By the end of Beckerman's elite career, she had suffered nine broken bones, undergone two surgeries, and developed bleeding ulcers from overuse of anti-inflammatory drugs. During her career, she also suffered from disordered eating. During her elite career, her favorite event was uneven bars.

=== Intercollegiate career ===
Beckerman competed on the University of California, Los Angeles (UCLA) intercollegiate gymnastics team from 2001 to 2003 while pursuing a degree in sociology. In 2001, Beckerman was limited to three competitions due to a wrist injury. She placed second and recorded a score of 9.875 on balance beam at Arizona State, as well as placing fifth on balance beam with a score of 9.8 at the UCLA Invitational. She earned NACGC Scholastic All-America honors that year. During the 2002 season, Beckerman was UCLA's anchor on balance beam, averaging 9.77 over the year and winning individually six times. She was NCAA South Central Regional balance beam champion and Pac-10 balance beam champion, as well as earning a Pac-10 All-Academic honorable mention. On September 11, 2003, at the beginning of her senior year, Beckerman was dismissed from the UCLA team by coach Valorie Kondos Field. Kondos Field claimed that the dismissal was due to Beckerman's performance in training and unenthusiastic attitude, although Beckerman disputed those allegations. Beckerman was stripped of her athletic scholarship and housing, but completed her degree. In 2020, following widespread public discussion on social media under the hashtag "#gymnastalliance" of allegations by gymnasts of an abusive gymnastics culture that rewarded coaches who damaged and belittled gymnasts, Beckerman posted an open letter to Ms Kondos Field on social media where she related her experiences of competing at UCLA.

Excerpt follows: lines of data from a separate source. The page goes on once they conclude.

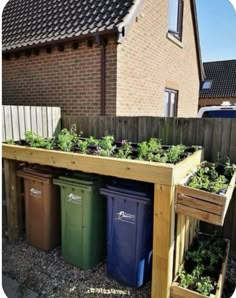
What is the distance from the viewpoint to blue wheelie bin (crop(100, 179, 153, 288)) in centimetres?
264

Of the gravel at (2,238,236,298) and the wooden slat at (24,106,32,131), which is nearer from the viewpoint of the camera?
the gravel at (2,238,236,298)

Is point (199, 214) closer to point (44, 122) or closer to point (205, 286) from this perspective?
point (205, 286)

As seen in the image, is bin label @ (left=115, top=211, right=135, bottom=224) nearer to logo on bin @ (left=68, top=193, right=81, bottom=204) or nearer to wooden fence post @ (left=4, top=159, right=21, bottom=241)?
logo on bin @ (left=68, top=193, right=81, bottom=204)

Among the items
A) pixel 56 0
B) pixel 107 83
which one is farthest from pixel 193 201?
pixel 56 0

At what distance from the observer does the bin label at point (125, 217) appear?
2679 millimetres

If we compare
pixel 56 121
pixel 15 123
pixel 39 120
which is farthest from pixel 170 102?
pixel 15 123

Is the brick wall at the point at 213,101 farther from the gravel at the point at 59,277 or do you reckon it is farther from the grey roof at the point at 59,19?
the gravel at the point at 59,277

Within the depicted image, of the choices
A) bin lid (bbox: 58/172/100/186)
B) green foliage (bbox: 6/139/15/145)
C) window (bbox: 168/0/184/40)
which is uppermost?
window (bbox: 168/0/184/40)

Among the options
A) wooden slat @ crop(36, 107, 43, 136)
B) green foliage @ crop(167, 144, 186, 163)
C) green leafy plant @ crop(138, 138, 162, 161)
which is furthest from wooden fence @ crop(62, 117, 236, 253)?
wooden slat @ crop(36, 107, 43, 136)

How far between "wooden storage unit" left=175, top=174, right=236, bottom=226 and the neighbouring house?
19.0 m

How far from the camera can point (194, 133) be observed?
3.72 m

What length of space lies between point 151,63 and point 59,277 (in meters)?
5.50

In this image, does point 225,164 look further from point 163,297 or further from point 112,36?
point 112,36

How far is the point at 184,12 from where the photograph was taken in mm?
8562
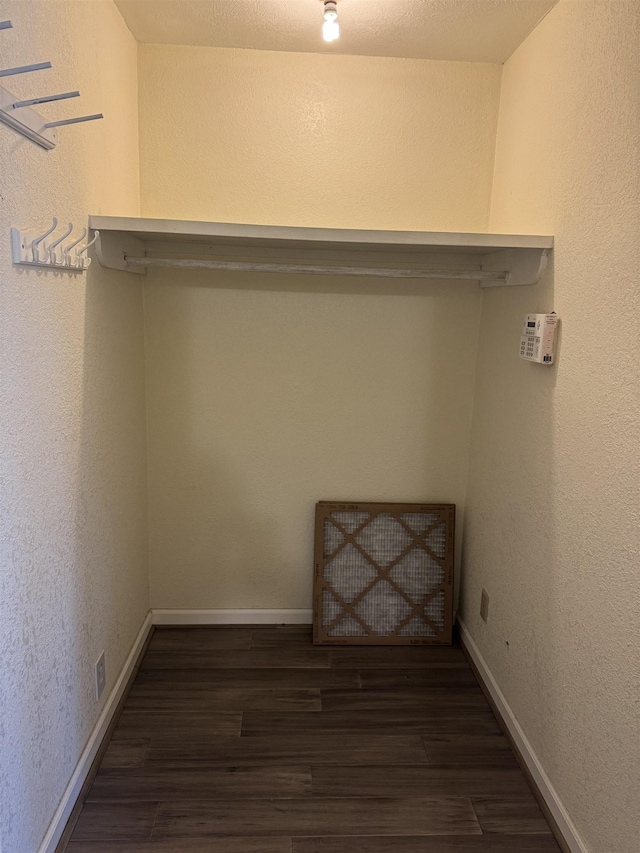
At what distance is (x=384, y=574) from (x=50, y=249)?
1870 mm

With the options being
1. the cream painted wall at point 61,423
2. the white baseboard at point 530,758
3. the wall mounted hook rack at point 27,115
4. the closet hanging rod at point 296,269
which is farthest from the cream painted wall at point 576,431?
the cream painted wall at point 61,423

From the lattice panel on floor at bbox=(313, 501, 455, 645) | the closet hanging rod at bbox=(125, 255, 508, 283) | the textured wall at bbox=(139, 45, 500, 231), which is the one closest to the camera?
the closet hanging rod at bbox=(125, 255, 508, 283)

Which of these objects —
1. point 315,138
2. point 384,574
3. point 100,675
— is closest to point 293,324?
point 315,138

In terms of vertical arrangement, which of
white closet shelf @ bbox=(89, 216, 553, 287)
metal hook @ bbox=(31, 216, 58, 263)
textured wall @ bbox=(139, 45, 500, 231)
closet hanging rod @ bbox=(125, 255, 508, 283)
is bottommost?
metal hook @ bbox=(31, 216, 58, 263)

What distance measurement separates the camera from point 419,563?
2609 mm

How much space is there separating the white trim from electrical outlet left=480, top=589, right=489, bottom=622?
782mm

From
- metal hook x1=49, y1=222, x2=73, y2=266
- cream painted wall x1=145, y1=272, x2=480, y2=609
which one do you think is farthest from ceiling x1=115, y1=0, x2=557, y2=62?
metal hook x1=49, y1=222, x2=73, y2=266

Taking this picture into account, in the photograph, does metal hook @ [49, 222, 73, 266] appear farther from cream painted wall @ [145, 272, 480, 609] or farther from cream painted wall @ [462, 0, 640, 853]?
cream painted wall @ [462, 0, 640, 853]

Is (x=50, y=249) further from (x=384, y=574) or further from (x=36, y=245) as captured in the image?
(x=384, y=574)

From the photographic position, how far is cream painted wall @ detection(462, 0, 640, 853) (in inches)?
54.9

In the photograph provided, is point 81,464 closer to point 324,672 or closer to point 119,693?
point 119,693

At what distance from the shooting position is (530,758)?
1.89 meters

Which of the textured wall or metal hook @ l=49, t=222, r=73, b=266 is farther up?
the textured wall

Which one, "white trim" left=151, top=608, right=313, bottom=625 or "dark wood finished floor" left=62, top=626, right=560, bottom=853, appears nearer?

=== Post-gymnastics career ===
As of 2018, Beckerman owns a music school and works as an emergency medical technician in New Jersey. In a 2018 interview after the USA gymnastics abuse scandal became public, Beckerman expressed that she was "leaning toward" favoring the dissolution of USA Gymnastics because "the structure needs to be changed completely so obedience isn't the desired outcome." She said:"When [a coach] has so much control, it puts a young person in a mindset that the coach has more authority than anyone else in their life - that they should put all their faith in them...There's a fine line between...where the culture is healthy, to a culture of silence...[In elite gymnastics, gymnasts] were not allowed to speak...That does a lot to you, psychologically. You try to be as meek and as serious as possible. 'Stoic' was this huge compliment at [national training] camp. We all strived [sic] for that. Being someone who never complained was a compliment. So, you don't speak out, because it's ingrained in you that if you do, you have poor integrity, that you're a bad gymnast, a bad teammate. Asking questions [in elite gymnastics] is very taboo."

== Personal life ==
Beckerman was born in Long Branch, New Jersey to Howard and Melanie Beckerman. She has two brothers and is the middle sibling. Beckerman grew up in Middletown Township, New Jersey, where she attended Middletown High School South. In 2014, she married Matthew King.